══ Excerpt ══

Black Instructional Coaches Affected by Implicit Bias

MICHELLE SMITH MACCHIA and KISHA PORCHER

Testing the Waters: Am I in the Right Place?

Tiffany showed up on the first day of an assignment, ready to launch a new project with each grade-level team of teachers at a school in a large, urban school district. A White teacher entered the room as she was setting up for the workshop and asked in a friendly voice, “Are you setting up for the presenter?”

Tiffany shuddered inside but answered with a big smile, “Hi! My name is Dr. Watson and I am the presenter.”

The teacher responded with a puzzled look, “Am I in the right place? Is this the room for today’s team meetings?”

Tiffany said, “Yes.”

Feeling the Waves: What Did You Study?

Leah observed two veteran teachers at the request of the school’s assistant principal. The administrator was alarmed by the teachers’ consistently weak instruction when working with small groups of kindergarten and first-grade students in the beginning stages of learning English. Leah’s observations were aligned with the administrator’s concerns. After school, Leah met with each teacher to provide feedback on what she had observed. The teachers agreed to work on instructional strategies, then meet in two weeks to discuss their progress.

When Leah returned to the school two weeks later, both teachers were cordial, but not chummy and jovial as they had been in all of her previous encounters with them. During their follow-up meeting, one teacher casually asked, “So, what did you study in grad school? I mean what’s your doctorate in?”

═══
══ Material shown ══

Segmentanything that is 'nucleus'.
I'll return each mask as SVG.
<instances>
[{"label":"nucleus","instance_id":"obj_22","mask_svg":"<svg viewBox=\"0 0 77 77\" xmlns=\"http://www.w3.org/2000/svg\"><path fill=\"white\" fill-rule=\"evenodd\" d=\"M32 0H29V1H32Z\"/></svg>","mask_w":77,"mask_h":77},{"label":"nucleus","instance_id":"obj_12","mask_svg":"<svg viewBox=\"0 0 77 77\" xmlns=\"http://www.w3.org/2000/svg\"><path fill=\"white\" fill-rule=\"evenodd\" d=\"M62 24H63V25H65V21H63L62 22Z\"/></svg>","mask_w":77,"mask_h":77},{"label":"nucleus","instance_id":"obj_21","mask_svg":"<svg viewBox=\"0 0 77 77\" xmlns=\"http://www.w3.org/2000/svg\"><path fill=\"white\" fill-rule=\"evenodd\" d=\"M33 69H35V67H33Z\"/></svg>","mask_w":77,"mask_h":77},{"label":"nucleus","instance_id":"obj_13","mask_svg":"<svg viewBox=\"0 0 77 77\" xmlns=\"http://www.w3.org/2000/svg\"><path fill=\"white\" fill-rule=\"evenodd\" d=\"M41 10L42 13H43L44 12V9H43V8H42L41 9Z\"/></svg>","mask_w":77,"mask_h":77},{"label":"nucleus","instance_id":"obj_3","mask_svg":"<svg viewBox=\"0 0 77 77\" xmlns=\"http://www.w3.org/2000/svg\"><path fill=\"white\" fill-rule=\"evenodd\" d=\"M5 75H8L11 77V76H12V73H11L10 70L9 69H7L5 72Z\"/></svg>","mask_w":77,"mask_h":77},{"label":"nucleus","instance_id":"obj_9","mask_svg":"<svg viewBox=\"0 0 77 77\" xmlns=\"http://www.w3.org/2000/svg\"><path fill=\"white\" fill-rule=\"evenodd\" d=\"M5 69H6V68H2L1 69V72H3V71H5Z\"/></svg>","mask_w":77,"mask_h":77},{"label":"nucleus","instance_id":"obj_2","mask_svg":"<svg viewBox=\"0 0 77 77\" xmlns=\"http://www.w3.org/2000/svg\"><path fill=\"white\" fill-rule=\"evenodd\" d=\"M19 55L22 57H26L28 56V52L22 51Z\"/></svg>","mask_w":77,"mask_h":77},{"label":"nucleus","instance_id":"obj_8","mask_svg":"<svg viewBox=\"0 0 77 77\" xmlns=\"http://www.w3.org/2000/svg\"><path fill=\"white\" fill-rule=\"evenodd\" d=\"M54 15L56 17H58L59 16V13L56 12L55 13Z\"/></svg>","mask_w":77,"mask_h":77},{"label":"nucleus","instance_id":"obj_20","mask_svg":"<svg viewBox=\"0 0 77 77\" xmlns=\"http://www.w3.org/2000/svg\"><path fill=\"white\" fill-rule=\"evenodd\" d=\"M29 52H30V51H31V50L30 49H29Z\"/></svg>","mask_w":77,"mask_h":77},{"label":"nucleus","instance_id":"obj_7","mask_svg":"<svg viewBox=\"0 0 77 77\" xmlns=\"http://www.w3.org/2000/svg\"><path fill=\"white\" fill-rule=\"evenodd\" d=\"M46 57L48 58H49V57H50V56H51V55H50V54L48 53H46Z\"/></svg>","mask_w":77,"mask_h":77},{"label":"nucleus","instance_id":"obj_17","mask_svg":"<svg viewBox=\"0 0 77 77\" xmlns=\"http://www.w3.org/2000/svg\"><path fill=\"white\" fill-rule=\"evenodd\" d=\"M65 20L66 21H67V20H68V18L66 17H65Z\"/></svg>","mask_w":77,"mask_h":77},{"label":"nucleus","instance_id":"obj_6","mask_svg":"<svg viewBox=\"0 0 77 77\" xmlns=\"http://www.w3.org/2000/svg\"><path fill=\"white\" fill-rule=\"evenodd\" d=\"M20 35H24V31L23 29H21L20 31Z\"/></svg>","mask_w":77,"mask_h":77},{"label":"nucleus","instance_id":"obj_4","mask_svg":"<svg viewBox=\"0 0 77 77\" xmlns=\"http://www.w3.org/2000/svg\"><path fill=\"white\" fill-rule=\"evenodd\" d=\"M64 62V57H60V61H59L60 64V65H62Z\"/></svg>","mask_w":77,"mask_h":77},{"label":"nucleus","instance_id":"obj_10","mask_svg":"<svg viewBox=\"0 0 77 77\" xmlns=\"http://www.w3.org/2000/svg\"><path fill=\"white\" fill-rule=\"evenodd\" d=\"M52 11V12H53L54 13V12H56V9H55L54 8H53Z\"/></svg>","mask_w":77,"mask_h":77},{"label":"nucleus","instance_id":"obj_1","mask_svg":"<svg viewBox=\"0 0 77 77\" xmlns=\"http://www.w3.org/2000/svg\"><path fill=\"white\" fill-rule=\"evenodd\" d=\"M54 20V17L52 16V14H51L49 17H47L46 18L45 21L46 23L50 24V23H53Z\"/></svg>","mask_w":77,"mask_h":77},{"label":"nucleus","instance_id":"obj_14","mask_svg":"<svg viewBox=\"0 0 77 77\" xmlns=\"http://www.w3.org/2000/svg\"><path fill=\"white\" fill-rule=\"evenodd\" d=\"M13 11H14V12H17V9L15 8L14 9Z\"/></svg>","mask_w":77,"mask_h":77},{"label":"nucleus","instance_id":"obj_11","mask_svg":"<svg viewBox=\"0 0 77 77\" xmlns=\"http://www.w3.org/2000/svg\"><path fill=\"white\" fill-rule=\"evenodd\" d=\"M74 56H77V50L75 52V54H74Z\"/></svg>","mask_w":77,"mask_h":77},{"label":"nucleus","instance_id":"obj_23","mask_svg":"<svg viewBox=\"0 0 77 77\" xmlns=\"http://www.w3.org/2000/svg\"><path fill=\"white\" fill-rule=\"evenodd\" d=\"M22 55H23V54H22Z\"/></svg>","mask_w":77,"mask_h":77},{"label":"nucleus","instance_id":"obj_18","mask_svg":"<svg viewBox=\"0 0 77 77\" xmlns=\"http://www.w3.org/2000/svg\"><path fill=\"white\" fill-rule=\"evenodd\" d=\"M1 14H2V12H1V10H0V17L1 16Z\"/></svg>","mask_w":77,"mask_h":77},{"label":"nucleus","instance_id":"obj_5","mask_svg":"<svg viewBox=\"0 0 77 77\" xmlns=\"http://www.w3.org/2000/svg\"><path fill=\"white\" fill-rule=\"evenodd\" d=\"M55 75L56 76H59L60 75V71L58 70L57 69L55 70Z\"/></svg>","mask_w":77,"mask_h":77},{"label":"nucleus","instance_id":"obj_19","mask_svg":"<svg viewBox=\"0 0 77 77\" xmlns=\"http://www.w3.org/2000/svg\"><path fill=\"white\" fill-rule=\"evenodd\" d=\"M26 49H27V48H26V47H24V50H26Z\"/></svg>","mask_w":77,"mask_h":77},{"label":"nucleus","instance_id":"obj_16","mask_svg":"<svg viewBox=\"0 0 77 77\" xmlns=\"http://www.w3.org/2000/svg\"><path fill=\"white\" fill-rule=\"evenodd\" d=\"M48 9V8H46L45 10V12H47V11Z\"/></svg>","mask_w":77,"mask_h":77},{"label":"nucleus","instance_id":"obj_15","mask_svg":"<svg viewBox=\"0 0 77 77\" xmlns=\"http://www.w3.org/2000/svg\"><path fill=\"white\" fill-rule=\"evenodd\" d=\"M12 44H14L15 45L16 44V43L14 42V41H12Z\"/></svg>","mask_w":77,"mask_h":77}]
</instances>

═══
══ Material shown ══

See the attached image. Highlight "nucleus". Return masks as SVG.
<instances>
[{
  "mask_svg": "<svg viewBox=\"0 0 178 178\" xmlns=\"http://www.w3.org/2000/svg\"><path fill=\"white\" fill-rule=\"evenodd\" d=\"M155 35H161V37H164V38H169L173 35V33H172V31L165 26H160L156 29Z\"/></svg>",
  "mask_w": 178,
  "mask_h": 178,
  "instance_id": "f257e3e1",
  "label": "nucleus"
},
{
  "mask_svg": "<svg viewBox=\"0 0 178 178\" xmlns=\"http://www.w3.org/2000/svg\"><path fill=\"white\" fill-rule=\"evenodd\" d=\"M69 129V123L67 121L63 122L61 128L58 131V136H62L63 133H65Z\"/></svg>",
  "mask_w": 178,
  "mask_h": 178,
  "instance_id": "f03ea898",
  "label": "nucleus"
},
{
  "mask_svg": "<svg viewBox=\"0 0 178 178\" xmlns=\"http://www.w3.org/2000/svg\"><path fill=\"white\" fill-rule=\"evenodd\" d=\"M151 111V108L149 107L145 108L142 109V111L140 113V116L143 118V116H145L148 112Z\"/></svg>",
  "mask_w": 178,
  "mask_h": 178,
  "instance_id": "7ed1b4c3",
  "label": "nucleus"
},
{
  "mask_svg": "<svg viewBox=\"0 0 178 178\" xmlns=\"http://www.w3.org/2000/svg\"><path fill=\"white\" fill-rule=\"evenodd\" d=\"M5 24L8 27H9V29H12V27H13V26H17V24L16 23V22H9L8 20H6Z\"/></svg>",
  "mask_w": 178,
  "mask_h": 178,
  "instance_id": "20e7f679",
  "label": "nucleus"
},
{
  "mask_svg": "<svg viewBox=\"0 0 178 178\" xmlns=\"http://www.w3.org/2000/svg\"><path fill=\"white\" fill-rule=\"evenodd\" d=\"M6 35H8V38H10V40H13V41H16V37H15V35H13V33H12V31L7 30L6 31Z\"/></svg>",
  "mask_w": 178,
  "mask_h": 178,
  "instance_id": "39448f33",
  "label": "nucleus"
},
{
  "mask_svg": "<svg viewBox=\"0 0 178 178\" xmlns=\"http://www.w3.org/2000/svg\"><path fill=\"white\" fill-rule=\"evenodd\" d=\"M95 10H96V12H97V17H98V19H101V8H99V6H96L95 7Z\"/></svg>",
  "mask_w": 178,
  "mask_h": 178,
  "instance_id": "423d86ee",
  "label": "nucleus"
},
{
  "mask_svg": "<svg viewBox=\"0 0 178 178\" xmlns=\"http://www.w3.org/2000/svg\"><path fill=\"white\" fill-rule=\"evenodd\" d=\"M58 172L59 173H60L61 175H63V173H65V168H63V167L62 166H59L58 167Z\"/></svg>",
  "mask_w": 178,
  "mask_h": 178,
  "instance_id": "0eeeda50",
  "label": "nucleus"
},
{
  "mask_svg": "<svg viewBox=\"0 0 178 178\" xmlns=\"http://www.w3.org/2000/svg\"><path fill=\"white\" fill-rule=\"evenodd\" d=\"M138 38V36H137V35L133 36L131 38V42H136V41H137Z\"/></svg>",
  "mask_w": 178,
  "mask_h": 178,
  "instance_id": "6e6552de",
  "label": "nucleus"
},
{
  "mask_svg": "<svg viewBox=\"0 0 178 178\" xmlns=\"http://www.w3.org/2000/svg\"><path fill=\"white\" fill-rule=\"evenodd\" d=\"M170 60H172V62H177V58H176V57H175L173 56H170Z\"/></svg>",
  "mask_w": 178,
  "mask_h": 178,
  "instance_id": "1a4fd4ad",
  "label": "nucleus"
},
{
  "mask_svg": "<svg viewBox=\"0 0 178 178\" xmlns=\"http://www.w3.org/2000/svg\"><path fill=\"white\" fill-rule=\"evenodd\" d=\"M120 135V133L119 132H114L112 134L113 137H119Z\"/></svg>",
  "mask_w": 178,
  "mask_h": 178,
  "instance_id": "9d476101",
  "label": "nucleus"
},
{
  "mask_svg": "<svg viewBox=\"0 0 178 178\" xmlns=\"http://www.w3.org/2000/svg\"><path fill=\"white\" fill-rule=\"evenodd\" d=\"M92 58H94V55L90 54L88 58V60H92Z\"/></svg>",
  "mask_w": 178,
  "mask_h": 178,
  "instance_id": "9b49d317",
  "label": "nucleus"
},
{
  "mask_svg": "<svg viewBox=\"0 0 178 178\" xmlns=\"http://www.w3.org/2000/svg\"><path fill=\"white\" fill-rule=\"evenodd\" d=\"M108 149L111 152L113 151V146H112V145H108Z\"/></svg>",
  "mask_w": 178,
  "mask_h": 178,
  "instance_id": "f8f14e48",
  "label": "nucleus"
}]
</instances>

═══

Reproduce word for word the passage of the excerpt on Black instructional coaches that runs from "Tiffany shuddered inside" up to and including "discuss their progress.".

**Expected output**.
Tiffany shuddered inside but answered with a big smile, “Hi! My name is Dr. Watson and I am the presenter.”

The teacher responded with a puzzled look, “Am I in the right place? Is this the room for today’s team meetings?”

Tiffany said, “Yes.”

Feeling the Waves: What Did You Study?

Leah observed two veteran teachers at the request of the school’s assistant principal. The administrator was alarmed by the teachers’ consistently weak instruction when working with small groups of kindergarten and first-grade students in the beginning stages of learning English. Leah’s observations were aligned with the administrator’s concerns. After school, Leah met with each teacher to provide feedback on what she had observed. The teachers agreed to work on instructional strategies, then meet in two weeks to discuss their progress.